Agency Data-Mining Case|Shifts to California

     (CN) – A company’s claim that the Consumer Financial Protection Bureau unconstitutionally tries to mine protected attorney-client and financial data should be argued in a pending California case, a federal judge in Washington, D.C. ruled.
     California-based legal support firm Morgan Drexen and Connecticut bankruptcy attorney Kimberly Pisinksi sued the government agency in July, claiming its structure “insulates it from political accountability and internal checks and balances in violation of the United States Constitution.”
     It accused the agency of trying to collect protected attorney-client material as well as personal financial information, triggering an investigation by the Government Accountability Office in July.
     But U.S. District Judge Colleen Kollar-Kotelly dismissed the lawsuit Thursday, finding that Morgan Drexen can “obtain complete relief on its constitutional claim in the currently pending enforcement action in the Central District of California.”
     In August — one month after Morgan Drexen filed suit — the bureau filed an enforcement action against Morgan Drexen in California. The agency claimed Morgan Drexen violated the Telemarketing Sales Rule and the Consumer Financial Protection Act by requiring consumers to place upfront fee payments in an account despite claiming no upfront fees and failing to hold these payments or allow consumers to exit the debt relief program without penalty.

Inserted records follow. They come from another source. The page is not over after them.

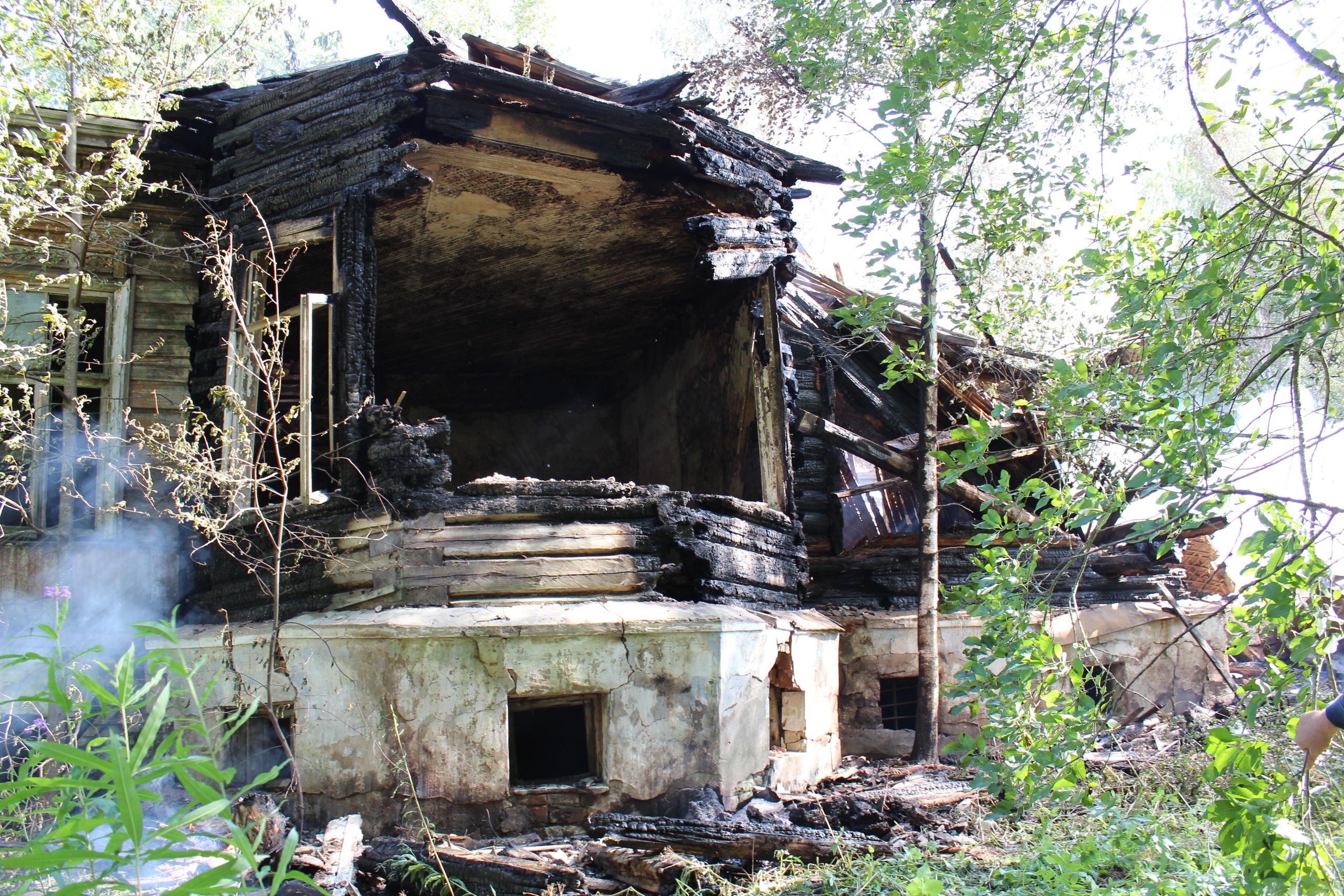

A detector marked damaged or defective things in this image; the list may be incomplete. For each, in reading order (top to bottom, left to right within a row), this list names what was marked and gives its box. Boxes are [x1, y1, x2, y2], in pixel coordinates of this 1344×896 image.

broken roof plank [462, 34, 623, 97]
burnt wood fragment [591, 811, 892, 859]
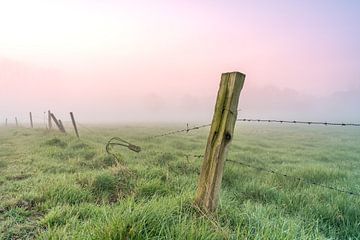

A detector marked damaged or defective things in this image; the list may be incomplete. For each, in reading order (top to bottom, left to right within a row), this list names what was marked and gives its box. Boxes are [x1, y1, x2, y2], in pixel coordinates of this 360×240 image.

rusty barbed wire strand [228, 158, 360, 196]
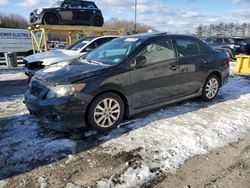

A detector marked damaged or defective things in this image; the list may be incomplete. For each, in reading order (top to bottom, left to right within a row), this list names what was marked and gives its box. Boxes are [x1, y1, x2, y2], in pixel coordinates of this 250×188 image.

damaged front bumper [24, 90, 92, 132]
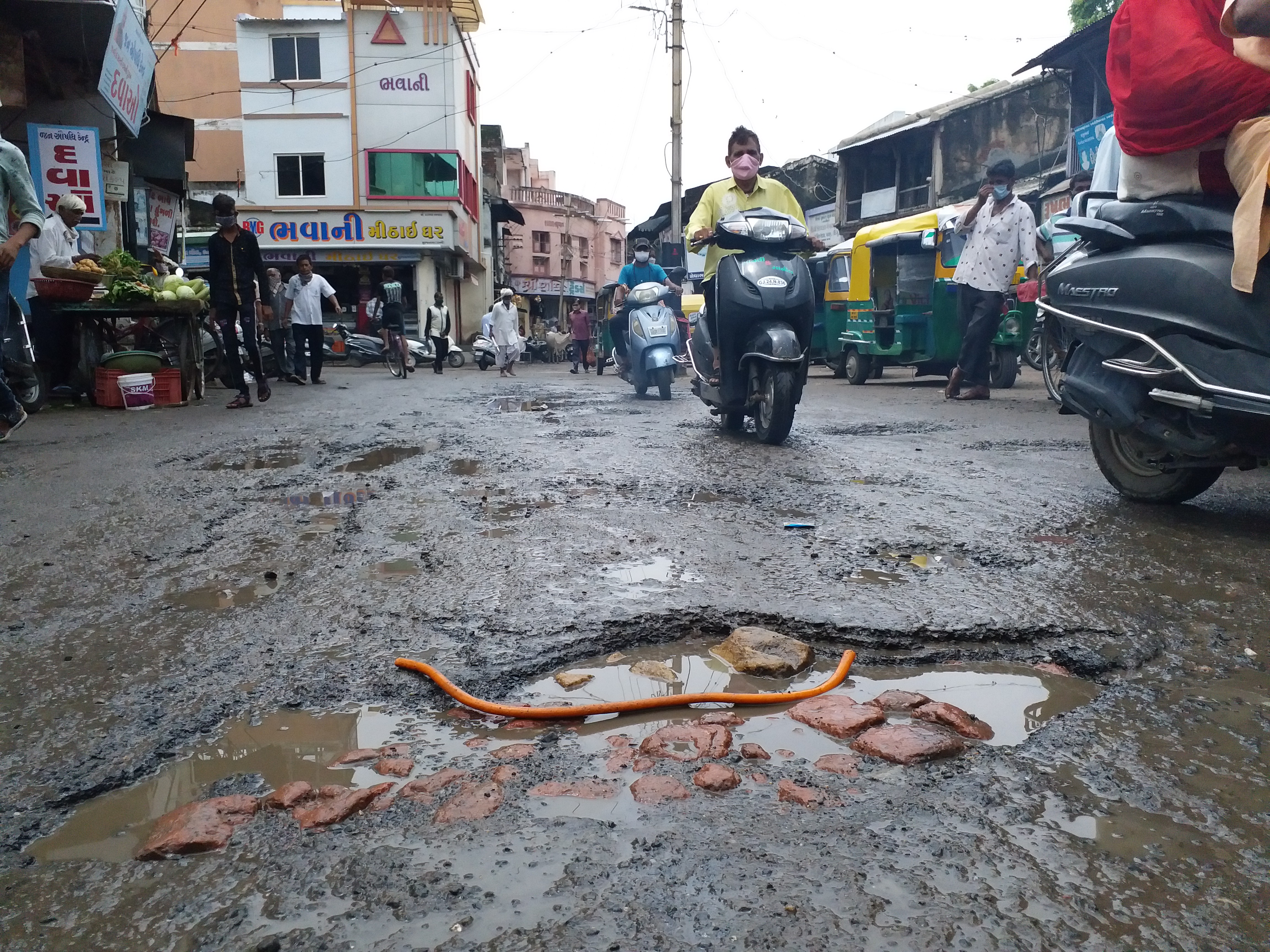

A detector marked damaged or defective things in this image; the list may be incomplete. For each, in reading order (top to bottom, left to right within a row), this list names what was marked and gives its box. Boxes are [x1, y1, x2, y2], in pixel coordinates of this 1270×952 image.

damaged asphalt road [2, 360, 1270, 949]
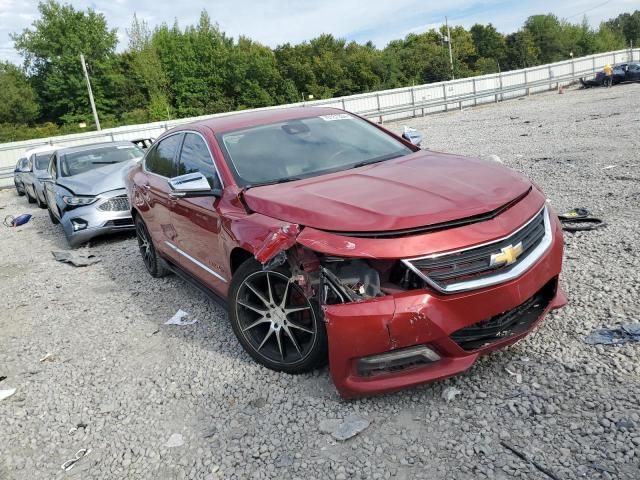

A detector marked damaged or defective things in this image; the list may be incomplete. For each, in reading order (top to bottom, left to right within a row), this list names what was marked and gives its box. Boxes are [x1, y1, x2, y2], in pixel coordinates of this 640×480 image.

damaged front bumper [322, 217, 564, 398]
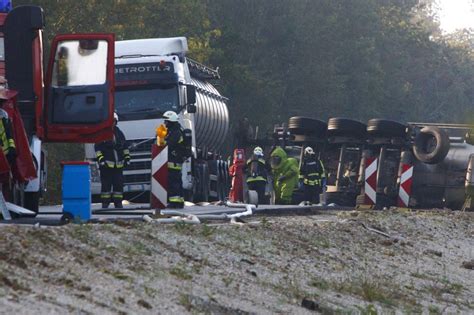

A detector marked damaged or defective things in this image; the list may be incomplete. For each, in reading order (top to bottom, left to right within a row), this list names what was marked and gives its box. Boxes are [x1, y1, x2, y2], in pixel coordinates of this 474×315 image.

overturned truck [280, 117, 474, 211]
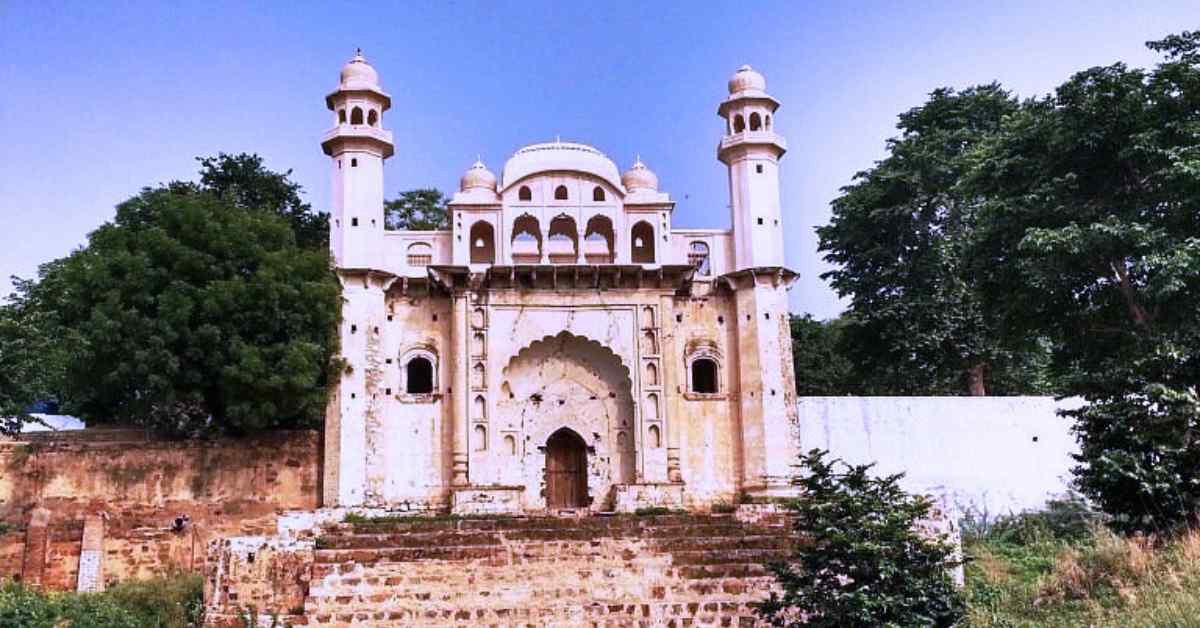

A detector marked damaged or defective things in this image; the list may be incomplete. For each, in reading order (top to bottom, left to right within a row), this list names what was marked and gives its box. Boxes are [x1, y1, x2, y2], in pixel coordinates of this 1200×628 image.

peeling plaster wall [801, 396, 1084, 518]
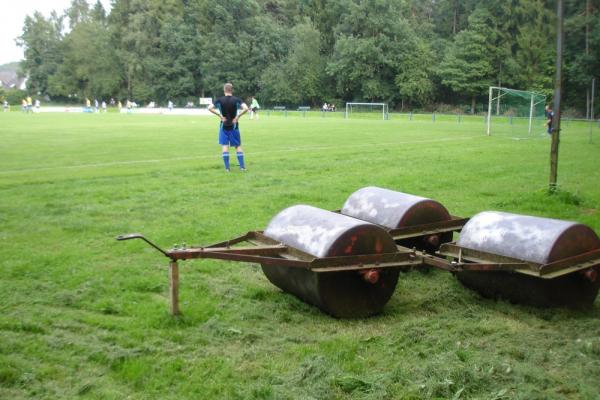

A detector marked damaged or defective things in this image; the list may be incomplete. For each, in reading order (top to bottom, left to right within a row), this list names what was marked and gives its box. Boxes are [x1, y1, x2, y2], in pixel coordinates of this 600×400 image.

rusty metal drum [262, 205, 398, 318]
rusty metal drum [340, 188, 452, 253]
rusty metal drum [458, 212, 596, 306]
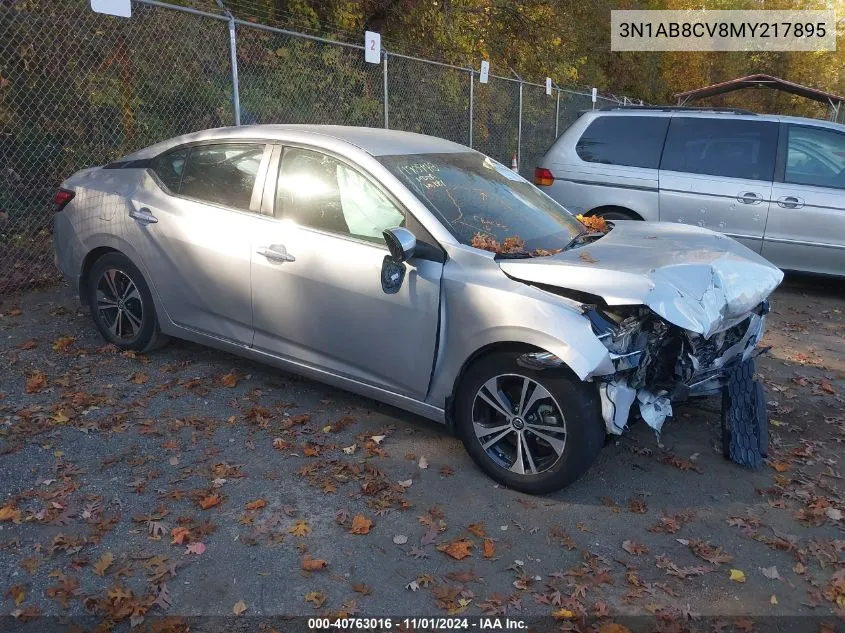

     Kollar-Kotelly rejected Morgan Drexen’s claim that dismissal would mean that anyone challenging the bureau’s constitutionality “must do so as a defense in a Bureau enforcement action.”
     “Constitutional challenges can (and likely will) be brought in myriad other situations, such as where the agency does not bring an enforcement action or in a challenge to agency rulemaking,” she wrote. (Parentheses in original.)
     Kollar-Kotelly further ruled that Pisinski, a Morgan Drexen client, lacks standing to sue.
     The agency never sought her privileged legal communications and “could never have compelled Morgan Drexen to provide Pisinski’s information without a court proceeding in which a claim of privilege could be asserted,” Kollar-Kotelly wrote.
     And Pisinski never claimed that the bureau was regulating her practice or that she was harmed by any direct regulation, the judge added, dismissing the complaint without prejudice.
     On Friday, Morgan Drexen announced it has established a legal defense fund to collect donations for its “David vs. Goliath battle” against the Consumer Financial Protection Bureau. Its website, StopGovernmentDataMining.org, implores visitors to donate to its “Stop the CFPB Fund.”
     “Taking on a mammoth federal agency guarded by an army of lawyers is an intense and expensive undertaking,” CEO Walter Ledda said in a statement released Friday.
     “Our battle against the CFPB has already cost our company millions of dollars — both in lost revenue and in attorneys fees,” he said. “We believe we are fighting the good fight against an unconstitutional agency that has been data mining Morgan Drexen for personal and sensitive financial information on millions of Americans. The CFPB has been acting with impunity and malice. We hope citizens who are outraged at the bully tactics being employed by this bloated, runaway agency will join us in this fight.”